Olhei para aquele homem da minha idade que, infelizmente, já tinha um histórico de problemas de pressão alta e problemas cardíacos e me lembrei de um episódio em que ele quase “empacota” e foi fazer jogo de loteria lá na casa celestial – isso se lá tiver esse tipo de entretenimento. Minhas lembranças voltaram no tempo...
Noite escura e o carro saiu em disparada, do sítio em direção à cidade de Açu. No banco de trás, sendo massageado no peito pela esposa – a todo instante –, o ilustre ganhador da loteria.
-Rápido, Wollas*! – dizia entre dores e gemidos, Evaldo.
-Homem, mais rápido só se botar uma turbina de avião. O pé está todo “infincado” no acelerador, respondia, enquanto tentava fazer as curvas, naquela velocidade, o candidato a piloto de carro de corrida.
Chegando ao hospital da cidade, só havia um clínico geral e uma enfermeira de plantão. Ao olhar a situação daquele paciente, o médico autorizou a ambulância do hospital a trazê-lo para Mossoró. Por precaução, o médico providenciou um “cachete” debaixo da língua e um encaminhamento para um hospital onde tinha UTI.
Assim que chegou ao hospital, foi levado para a Unidade de Tratamento Intensivo, foram colocados os aparelhos e feita a medicação.

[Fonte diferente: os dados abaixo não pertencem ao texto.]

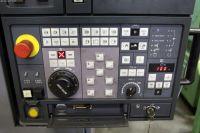 Centro di lavoro orizzontale CNC MORI SEIKI SH-400 2000-Foto 6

Na sala eram oito leitos. Todos ocupados. No segundo dia, em que ele estava “hospedado”, passou para o outro lado o primeiro paciente – o que estava no último leito com relação ao seu. E com o passar dos dias, um a um, os pacientes iam se despedindo do paraíso na Terra. No oitavo dia, ao amanhecer, ele olhou para o seu lado e viu um senhor quase da sua idade, também olhando para ele. Ficaram os dois, talvez se interrogando, quem iria daquela vez. O destino não quis que ele fosse para o andar de cima, mas, sim, aquele senhor da cama ao lado da dele.
Isso ao invés de deixá-lo mais calmo, fez efeito contrário. Ao ficar sem companhia na UTI, ele lembrou-se que, no dia seguinte, não tinha mais ninguém para ir para o andar de cima a não ser ele. Certo de que sua vez tinha chegado, à noite, antes de lhe darem a “piula” para ele relaxar, ele mesmo encomendou o seu corpo, se despediu da família, fez um balanço dos seus atos na Terra e, humildemente, pediu perdão ao Pai pelos pecados.
Quando o nono dia amanheceu, ele, ao acordar, viu-se cercado de vozes e, ainda meio sonolento foi enxergando, ainda embaçado, um monte de pessoas ao seu redor – todos de branco. Pronto, morri! – exclamou ele achando que, se todos estavam de branco – e o branco era a cor do Reino Celeste – ele tinha morrido e agora estava sendo recepcionado pelos anjos celestiais.
-Seu Evaldo, ouviu quando um homem de branco lhe dirigiu a palavra.
-Sim, respondeu baixinho.
-O senhor vai ter alta da UTI hoje. Vai para um apartamento e ficar em observação. – deu-lhe a notícia, o chefe da equipe médica.
Ao receber a boa notícia, quase que ele não consegue sair dali. Devido à emoção, desatou a chorar e teve, com isso, um aumento na temperatura, obrigando a equipe a dar umas injeções de emergência e adiar, por duas horas, a sua transferência para o quarto de observação.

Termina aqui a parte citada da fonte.